By Mike Morin - For The Telegraph | Oct 2, 2021

Mike Morin

Just when you thought you could jump into your car and be alone without Siri or any other artificially-intelligent Big Brother snitch, you would be wrong. With a $49 device, you can now have the convenience, or if you prefer, intrusion of Amazon’s Alexa as your new back seat driver.

But today’s lecture is far more subtle and sinister than your talking devices. If you drive a fairly recent car, the onboard computer system is keeping score of every lane change and every jack rabbit start of whomever is operating the vehicle.

Artificial intelligence has come to your car and I don’t mean in the form of a black box in case you have an accident. Your car records your driving habits and uses the stream of ongoing data to help your vehicle run more efficiently.

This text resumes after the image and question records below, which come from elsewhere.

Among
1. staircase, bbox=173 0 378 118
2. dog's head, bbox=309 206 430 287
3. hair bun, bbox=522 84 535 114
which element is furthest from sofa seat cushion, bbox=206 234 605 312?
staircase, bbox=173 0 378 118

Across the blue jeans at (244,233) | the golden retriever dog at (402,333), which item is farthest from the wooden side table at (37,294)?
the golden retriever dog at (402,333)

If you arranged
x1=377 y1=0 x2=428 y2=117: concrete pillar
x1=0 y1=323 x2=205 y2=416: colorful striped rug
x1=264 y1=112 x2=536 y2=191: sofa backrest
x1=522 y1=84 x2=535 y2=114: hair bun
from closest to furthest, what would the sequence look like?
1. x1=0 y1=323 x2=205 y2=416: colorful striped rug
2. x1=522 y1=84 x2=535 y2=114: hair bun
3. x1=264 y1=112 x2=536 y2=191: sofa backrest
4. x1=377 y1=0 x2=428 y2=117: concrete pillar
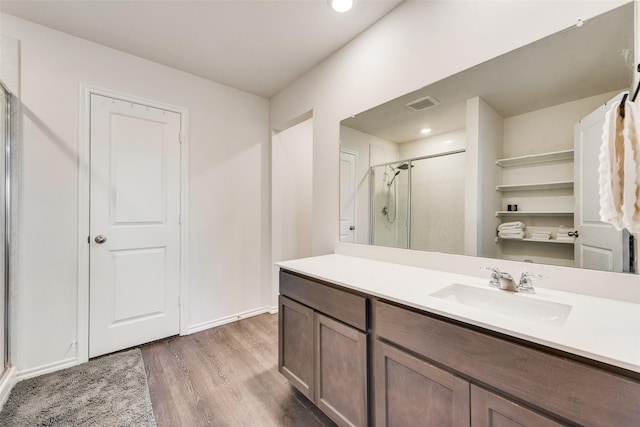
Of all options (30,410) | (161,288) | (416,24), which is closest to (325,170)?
(416,24)

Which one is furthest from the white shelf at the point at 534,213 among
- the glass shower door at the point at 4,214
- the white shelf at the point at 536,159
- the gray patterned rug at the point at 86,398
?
the glass shower door at the point at 4,214

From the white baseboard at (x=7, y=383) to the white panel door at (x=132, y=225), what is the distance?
0.41 meters

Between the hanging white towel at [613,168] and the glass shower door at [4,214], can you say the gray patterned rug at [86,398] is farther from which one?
the hanging white towel at [613,168]

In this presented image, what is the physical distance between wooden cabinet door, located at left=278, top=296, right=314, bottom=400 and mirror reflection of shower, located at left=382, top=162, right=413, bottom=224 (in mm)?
843

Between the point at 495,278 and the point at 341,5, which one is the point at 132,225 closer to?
the point at 341,5

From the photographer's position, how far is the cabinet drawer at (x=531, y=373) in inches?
24.8

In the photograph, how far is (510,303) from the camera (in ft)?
3.66

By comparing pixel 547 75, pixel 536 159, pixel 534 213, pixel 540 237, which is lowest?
pixel 540 237

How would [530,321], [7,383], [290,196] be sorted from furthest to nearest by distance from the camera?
1. [290,196]
2. [7,383]
3. [530,321]

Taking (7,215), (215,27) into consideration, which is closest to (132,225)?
(7,215)

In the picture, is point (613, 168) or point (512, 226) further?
point (512, 226)

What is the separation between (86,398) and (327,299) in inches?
67.0

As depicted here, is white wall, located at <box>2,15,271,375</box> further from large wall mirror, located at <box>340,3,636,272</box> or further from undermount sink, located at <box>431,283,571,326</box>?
undermount sink, located at <box>431,283,571,326</box>

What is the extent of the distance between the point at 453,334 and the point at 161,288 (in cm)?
247
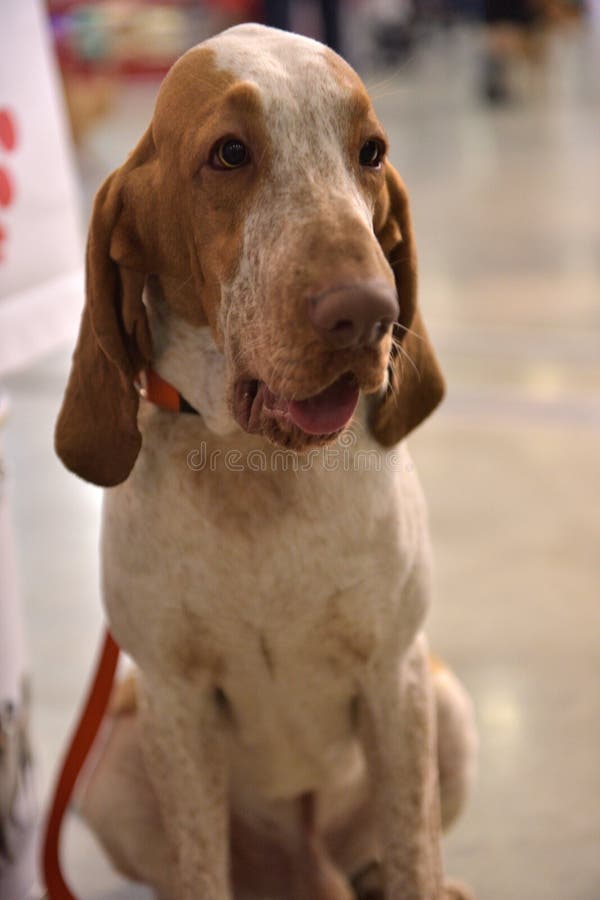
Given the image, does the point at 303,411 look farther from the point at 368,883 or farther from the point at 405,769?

“Cars are really smart. They anticipate the way you drive. Depending on your acceleration habits, it adapts the car’s shift patterns and fuel delivery,” according to Ron Poirier, owner of Bob and Sons Automotive in Manchester. He and auto expert Dick Horan are weekly guests on a radio show I moderate, Talking Cars, on WFEA.

That should really creep out the privacy fanatics reading this. I asked Ron if most people knew their cars were operating based on driving habits with artificial intelligence.

“I think most people don’t know,” Ron confessed. I had to dumb it down for myself to grasp the concept and will offer another example. Your car has numbered memory buttons so you can adjust your seat position without manually doing so if somebody changed it while borrowing your ride. Your sophisticated and nosey computer, under the guise of being helpful, tracks your braking, speeding and parking repetitions and adjusts the operation while you drive.

In a way, this isn’t new. For years, some insurance companies have been offering “safe driver” discounts by giving you a device that tracks how you drive. If you speed or brake excessively, expect your rates to possibly increase. Add the GPS component and big brother insurers like Flo from Progressive or Jake from State Farm will have proof you sped through a school zone or tend to roll through stop signs. Participation is optional and you can opt out when you want.

Ron assured me that when you change drivers, the car’s A.I. senses it, especially when two people share a family car.

“If you got in your wife’s car and used it for a week and then gave it back to her she might say, ‘What did you do to my car because it doesn’t run the same as when I gave it to you?'” Then you’d reply, “I just drove your car the way I drive.” But you don’t drive your car the way your wife drives her car and the computer knows that and apparently compensates accordingly.

I sure hope my Sleep Number Bed isn’t as nosey as my Toyota. If it is, I’d better slow down, if you catch my drift.